### DATA FOR THIS TASK
[Start of section]

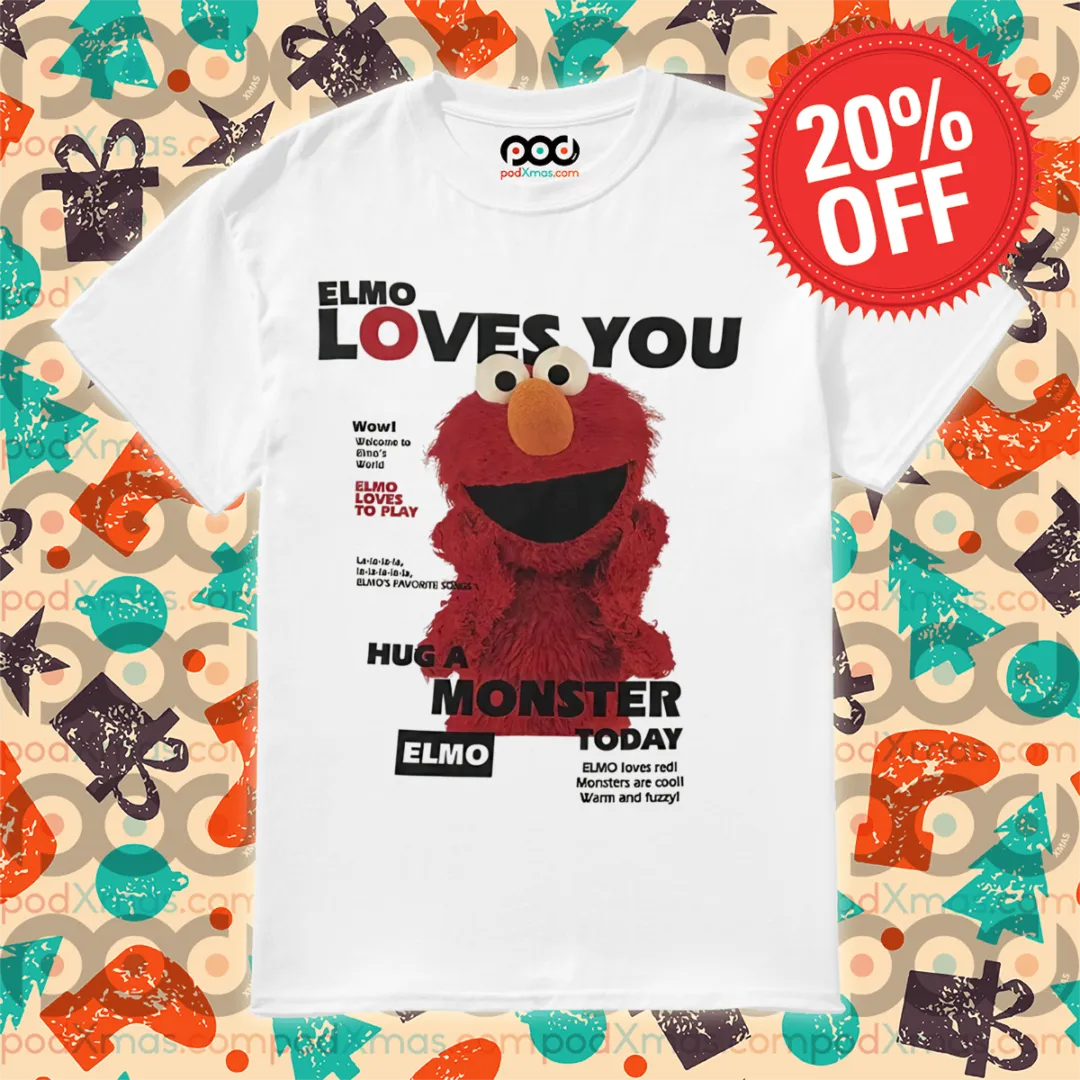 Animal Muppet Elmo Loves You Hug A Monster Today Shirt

[End of section]
[Start of section]

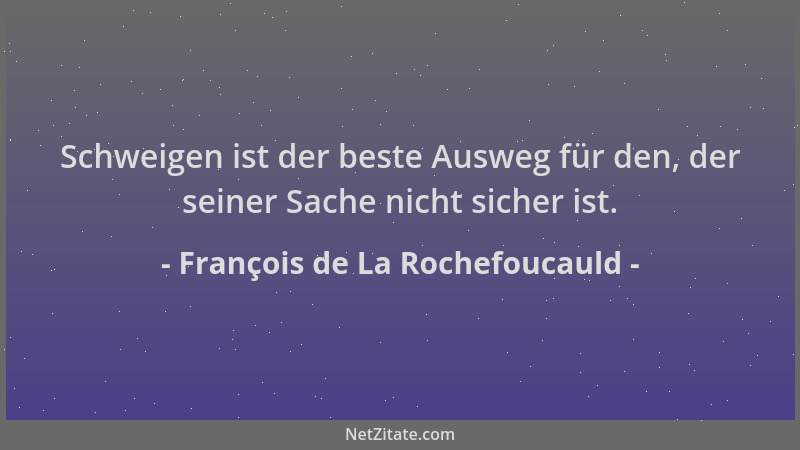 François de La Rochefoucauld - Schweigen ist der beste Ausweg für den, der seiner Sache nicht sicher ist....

[End of section]
[Start of section]

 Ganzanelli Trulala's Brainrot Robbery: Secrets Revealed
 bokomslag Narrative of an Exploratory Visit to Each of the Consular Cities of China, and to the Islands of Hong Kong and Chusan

[End of section]

Look above for the line with "Ganzanelli Trulala's Brainrot" and the line with "bokomslag Narrative of". Write out those two lines and all the lines between them, exactly, and no others.

### ANSWER BOX
 Ganzanelli Trulala's Brainrot Robbery: Secrets Revealed
 bokomslag Narrative of an Exploratory Visit to Each of the Consular Cities of China, and to the Islands of Hong Kong and Chusan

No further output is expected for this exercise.